§ ИЗВЛЕЧЁННЫЙ ТЕКСТ
------
In toto все это не заслуживало бы отдельного упоминания (мало ли легкомысленных сочинений в сети?) и, тем более, заочной контроверзы – поскольку очевидные ошибки не являются предметом спора, – если бы не использование в той заметке вышеназванного фальшивого перевода декрета. Именно он широко представлен в интернете, и кажется далеким от темы людям и программам единственно верной версией, рисующей в их воображении руины Варшавы и Хиросимы.

°°°

 

В действительности упомянутая тенденциозно измененная  «версия» декрета – фрагмент… художественного текста! А именно – «Жозефа Фуше» С. Цвейга. В переводе П. Бернштейн «Фуше» вошел в 9-й том 12-томника, эксклюзивно изданного на русском в 1928-32 г., с предисловием М. Горького. В 1996 г. издание получило полупиратскую перепечатку в 10 томов: без информации об оригинальном издании, с перетасованным порядком   произведений. Предисловие Горького шло без указания автора (!), лишь с факсимиле его подписи из оригинала – не позволила идеологическая цензура (издатели боялись отпугнуть читателя именем советского писателя!). Наконец, безвестный полуграмотный редактор-друатист[3] изуродовал текст, произвольно заменив слова и фразы (притом переводчики значились оригинальные), в том числе и в тексте интересующего нас декрета. Здесь стоило упомянуть об этом «издании» лишь в свете того, что речь в нашей работе пойдет только об оригинальном переводе Бернштейн, вошедшем, позже, в семитомник 1963 г. Именно оттуда декрет в версии Цвейга теперь утек в рунет, где был принят публикой за буквальный перевод документа.  

Что это не мог быть подлинный перевод, следует уже из убеждений автора, который в 1929 г., когда был написан «Фуше», находился еще на «аристократических» позициях, считая многих революционеров отчаянными фанатиками, пусть и зачастую восхищался ими. Это позже, в 1936 г., когда проявился страшный немецко-фашистский фанатизм, Цвейг в «Кастельо против Кальвина» катком пройдется по религиозному фанатизму и культовой ярости креатёра безусловного предопределения, принесшего столько бед человечеству. А до того он постоянно называет Фуше Mitrailleur de Lyon[4], и профильный декрет вызывает у автора только отрицательные чувства. Такие же он хочет вызвать и у читателя.

       Цвейг преуспел в жанре исторического этюда прежде всего благодаря умело выписанной эмоции. Читатель вместе с Наполеоном нетерпеливо вглядывается в горизонт, в ожидании  Груши. С Бальбоа торжественно входит в воды только что открытого Тихого океана. С Магелланом, теряя силы, людей и корабли, упорно движется на запад, к заветной Индии. Но эта эмоция работает лишь пока автор симпатизирует герою. В то время как Фуше – отрицательный персонаж. И чтобы вызвать к нему неприязнь, автор бросается во все тяжкие: мешает эбертистов и дантонистов, перетасовывает факты о событиях в Лионе (утверждает, что Кутон саботировал разрушение намеченных объектов, в то время как сам Кутон, в письме Конвенту 16 окт. 1793 г.[5] пишет, что уже снесены стены и укрепления, а список домов богачей составляется), даже обеляет Шнейдера, который в Страсбуре «отличился» не меньше, чем Фуше в Лионе или Карье в Нанте[6]. С подобными целями Цвейг исказил и текст декрета.
------
§ ИСХОДНЫЕ ДАННЫЕ
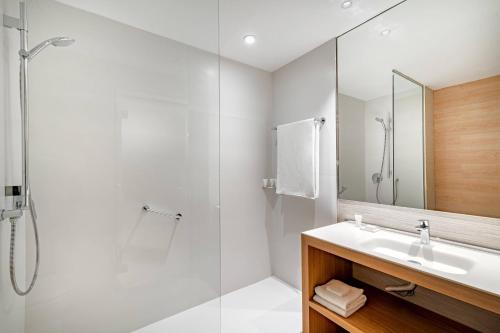 AC Hotel Diagonal L'Illa by Marriottにあるバスルーム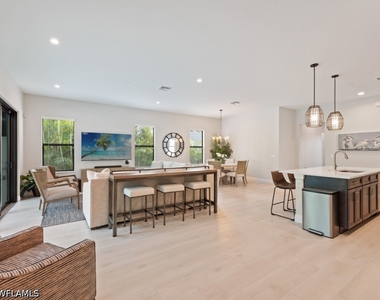 837 99th Avenue N - Photo Thumbnail 9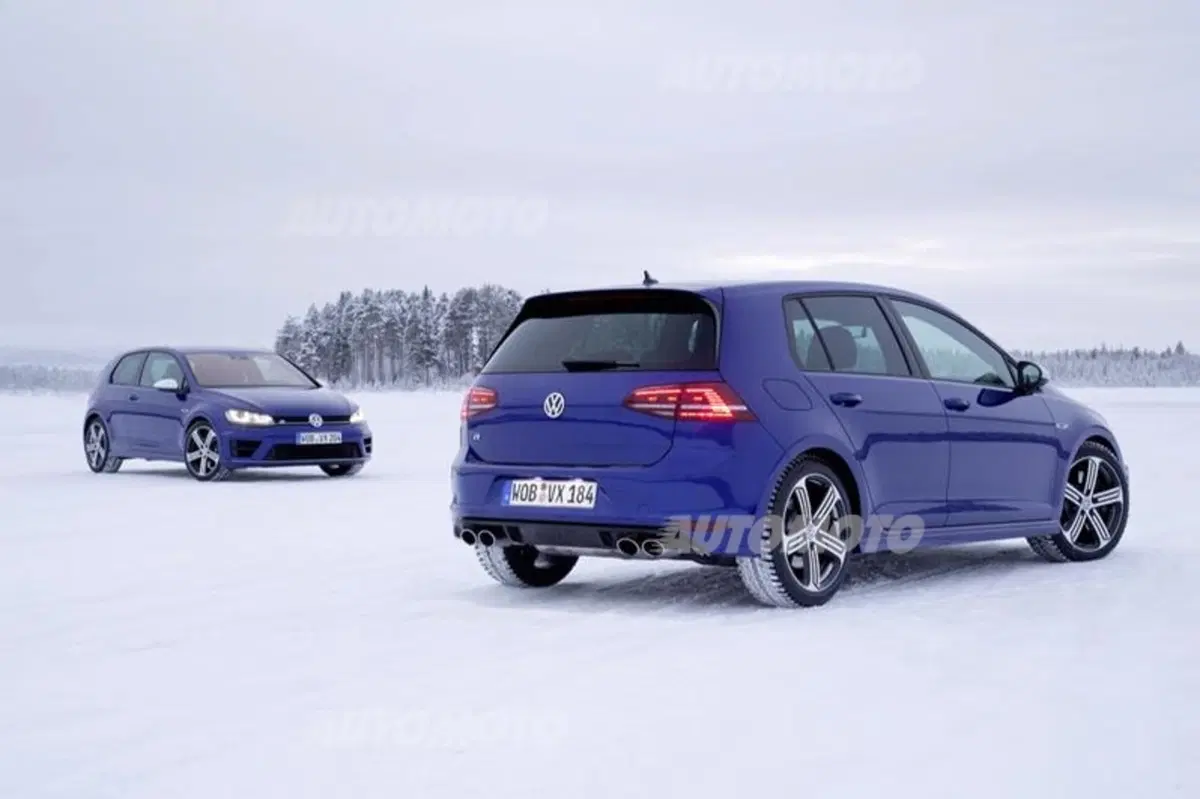 Nuova Volkswagen Golf R (31)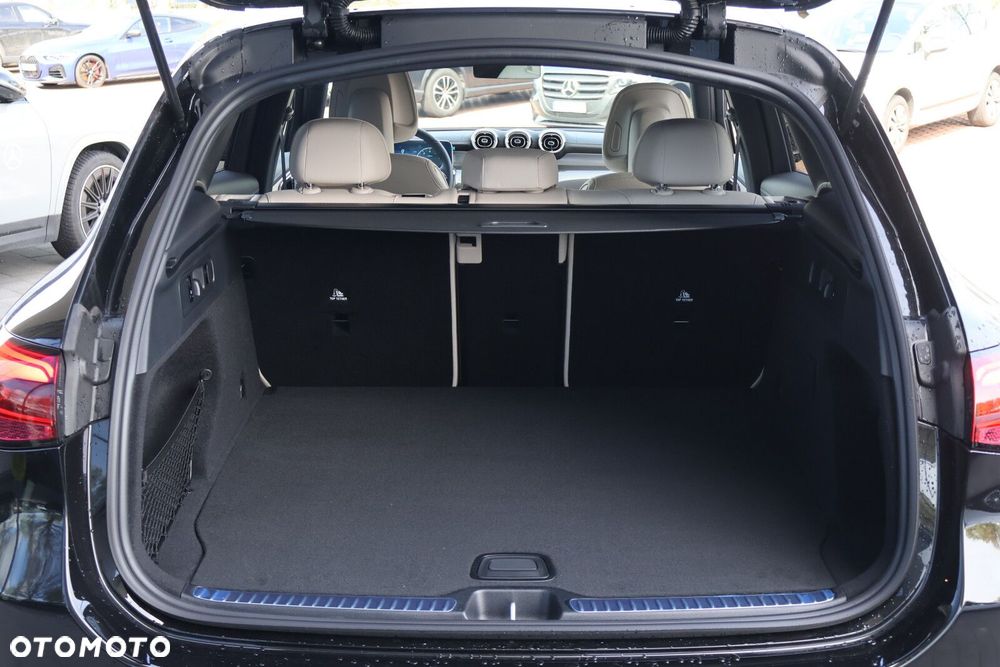 Mercedes-Benz GLC - 8
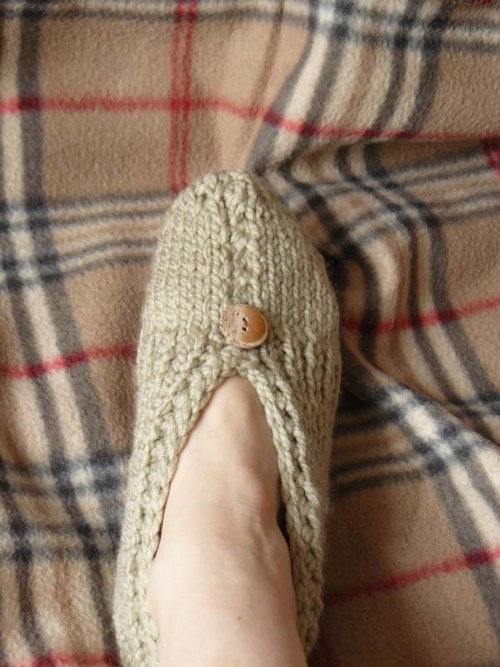 Papuče béžové s knoflíčkem — foto 1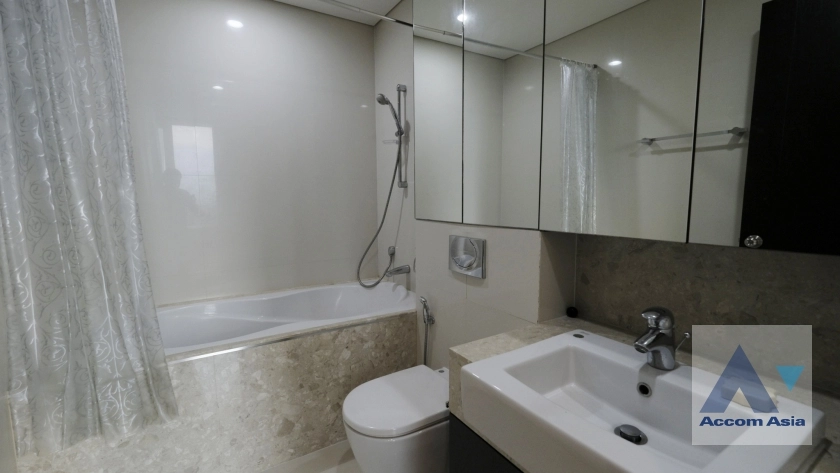 17  2 br Condominium For Rent in Ploenchit ,Bangkok BTS Chitlom at The Park Chidlom 1514246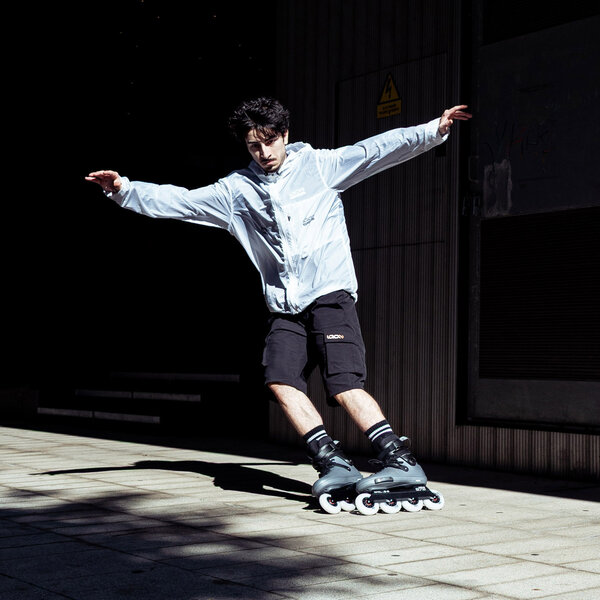 CL 15 Silver - IQON - Urban Inline Skates - In Action 2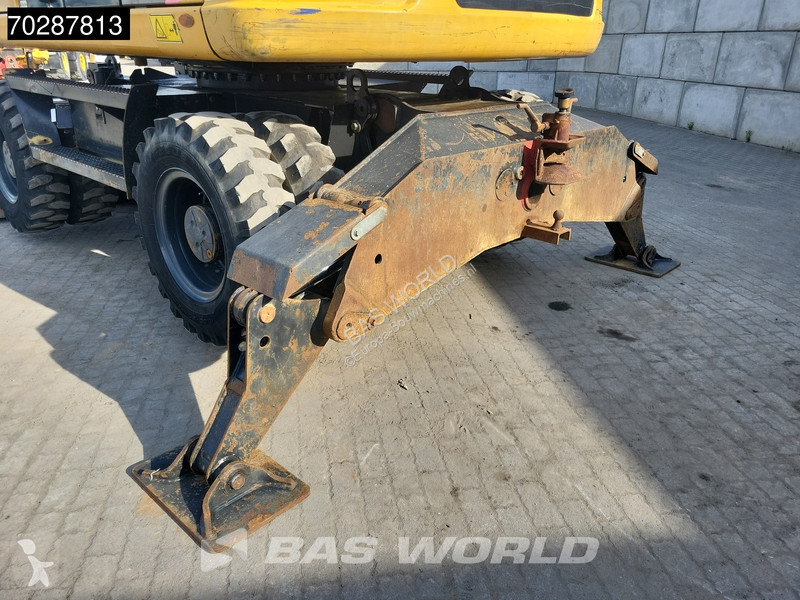 Excavator Caterpillar D OUTRIGGERS + BLADE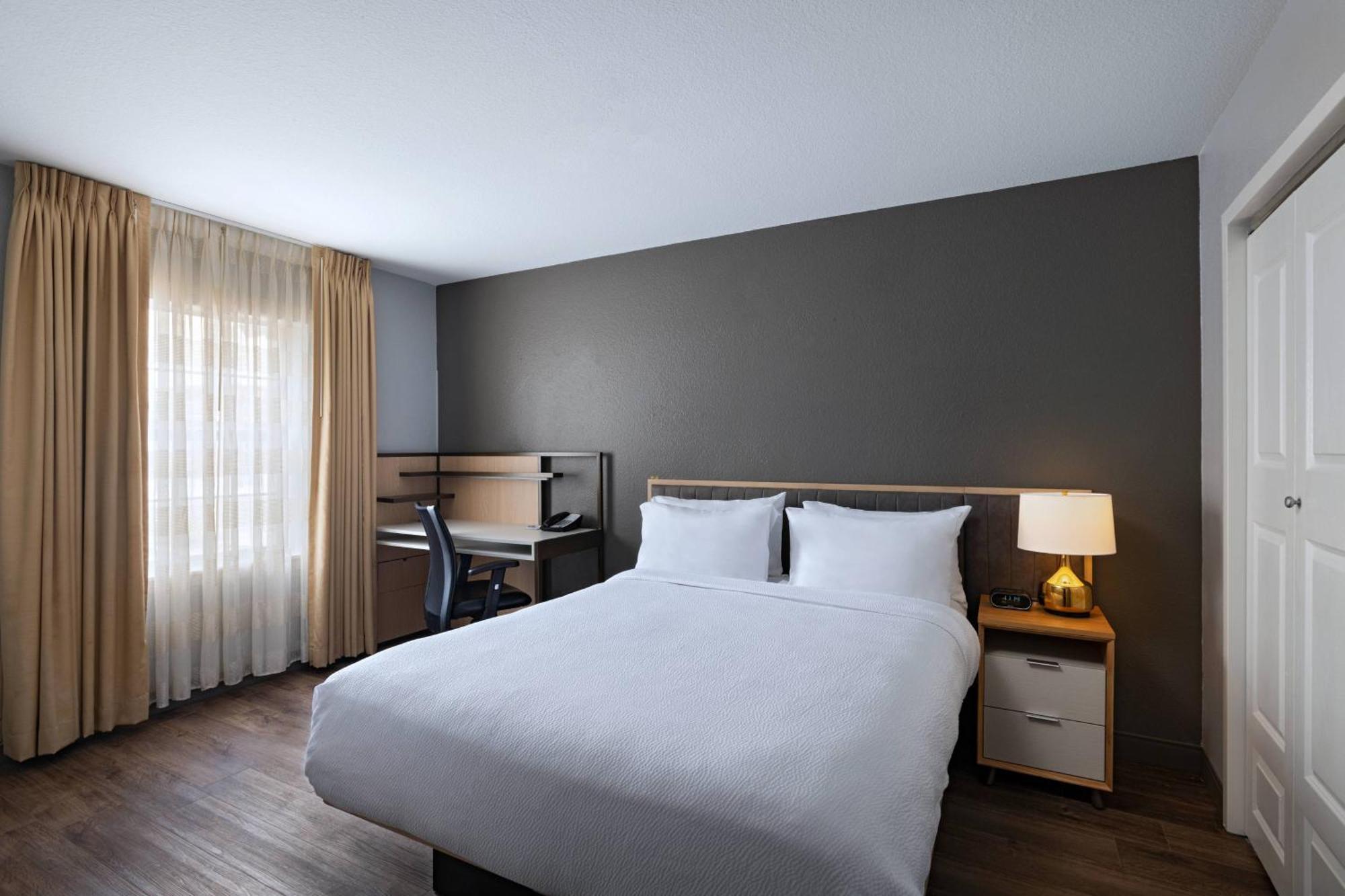 Towneplace Suites By Marriott Baton Rouge South Екстер'єр фото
------
§ ВОПРОСЫ ДЛЯ ОТВЕТА
1. Коротко перескажите абзац из извлечённого текста, который начинается словами «Что это не мог быть подлинный перевод». Сохраните его главные факты.
2. Выпишите из извлечённого текста дословно отрывок от слов «In toto все» до слов «Варшавы и Хиросимы.» включительно.

§ РЕЗУЛЬТАТЫ ВЫПОЛНЕНИЯ
1. Подлинным переводом эта версия быть не могла, и это видно уже по взглядам самого Цвейга. В 1929 году, когда писался «Фуше», он ещё держался «аристократических» позиций. Многих революционеров он считал отчаянными фанатиками, хотя нередко ими восхищался. Только позже, в 1936 году, когда проявился немецко-фашистский фанатизм, он в «Кастельо против Кальвина» резко обрушился на религиозный фанатизм и культовую ярость. А до того Цвейг постоянно называет Фуше «Mitrailleur de Lyon». Декрет вызывает у него только отрицательные чувства, и такие же чувства он хочет вызвать у читателя.

2.
In toto все это не заслуживало бы отдельного упоминания (мало ли легкомысленных сочинений в сети?) и, тем более, заочной контроверзы – поскольку очевидные ошибки не являются предметом спора, – если бы не использование в той заметке вышеназванного фальшивого перевода декрета. Именно он широко представлен в интернете, и кажется далеким от темы людям и программам единственно верной версией, рисующей в их воображении руины Варшавы и Хиросимы.